Calculate the DHrxn of
C6H12O6 (s) + O2 (g) --> CO2 (g) + H2O (l)
with DHf.
C6H12O6(s) -1260.04
O2(g) 0
CO2(g) -393.5
H2O(l) -285.840
I balanced the equation:
C6H12O6 (s) + 6O2 (g) --> 6CO2 (g) + 6H2O (l)
and my work:
DHrxn = [12mol(-393.5+(-285.840))] - [7mol(-1260.04+0)] = 668.2 KJ/mol
It is endothermic
Is this right?
Go back to the C57 compound and see how I did that. You are using TOTAL mols and that isn't the right way to do it.
-2816 Exothermic?
or -2551.916?
To calculate the ΔHrxn (the enthalpy change of a reaction) using the enthalpy of formation (∆Hf), you need to use the following equation:
ΔHrxn = ΣnΔHf(products) - ΣnΔHf(reactants)

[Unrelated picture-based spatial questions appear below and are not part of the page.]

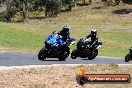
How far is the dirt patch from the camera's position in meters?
20.9

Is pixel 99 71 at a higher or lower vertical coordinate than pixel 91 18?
higher

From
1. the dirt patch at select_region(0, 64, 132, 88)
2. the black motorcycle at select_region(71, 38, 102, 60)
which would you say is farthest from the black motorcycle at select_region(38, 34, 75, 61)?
the dirt patch at select_region(0, 64, 132, 88)

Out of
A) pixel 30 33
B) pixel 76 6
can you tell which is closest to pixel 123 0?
pixel 76 6

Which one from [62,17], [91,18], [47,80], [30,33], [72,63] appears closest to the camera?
[47,80]

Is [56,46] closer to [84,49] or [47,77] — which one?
[84,49]

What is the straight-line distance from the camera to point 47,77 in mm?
22203

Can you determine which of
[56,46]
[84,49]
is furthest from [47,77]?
[84,49]

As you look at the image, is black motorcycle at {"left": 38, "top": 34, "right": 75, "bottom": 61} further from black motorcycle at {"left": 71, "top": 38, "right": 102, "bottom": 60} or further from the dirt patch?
the dirt patch

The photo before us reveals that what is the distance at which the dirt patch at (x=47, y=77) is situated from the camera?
20.9 metres

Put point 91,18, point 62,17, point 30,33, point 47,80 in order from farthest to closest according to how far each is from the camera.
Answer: point 62,17
point 91,18
point 30,33
point 47,80

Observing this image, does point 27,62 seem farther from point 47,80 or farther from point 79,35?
point 79,35

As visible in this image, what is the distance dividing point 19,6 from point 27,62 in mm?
82947

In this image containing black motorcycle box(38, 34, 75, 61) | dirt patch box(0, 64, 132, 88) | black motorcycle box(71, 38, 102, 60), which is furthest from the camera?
black motorcycle box(71, 38, 102, 60)

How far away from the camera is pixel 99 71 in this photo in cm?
2384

First, let's ensure that the balanced equation is correct:
C6H12O6 (s) + 6O2 (g) --> 6CO2 (g) + 6H2O (l)
Now, substitute the ∆Hf values into the equation:
ΔHrxn = (6 mol × -393.5 kJ/mol) + (6 mol × -285.840 kJ/mol) - (1 mol × -1260.04 kJ/mol)
ΔHrxn = (-2361 kJ) + (-1715.040 kJ) + (1260.04 kJ)
ΔHrxn = -1815 kJ
So, the ΔHrxn for the given reaction is -1815 kJ. Since the value is negative, it indicates that the reaction is exothermic, not endothermic.
Please note that I used -2361 kJ as -393.5 kJ/mol × 6 mol, and -1715.040 kJ as -285.840 kJ/mol × 6 mol.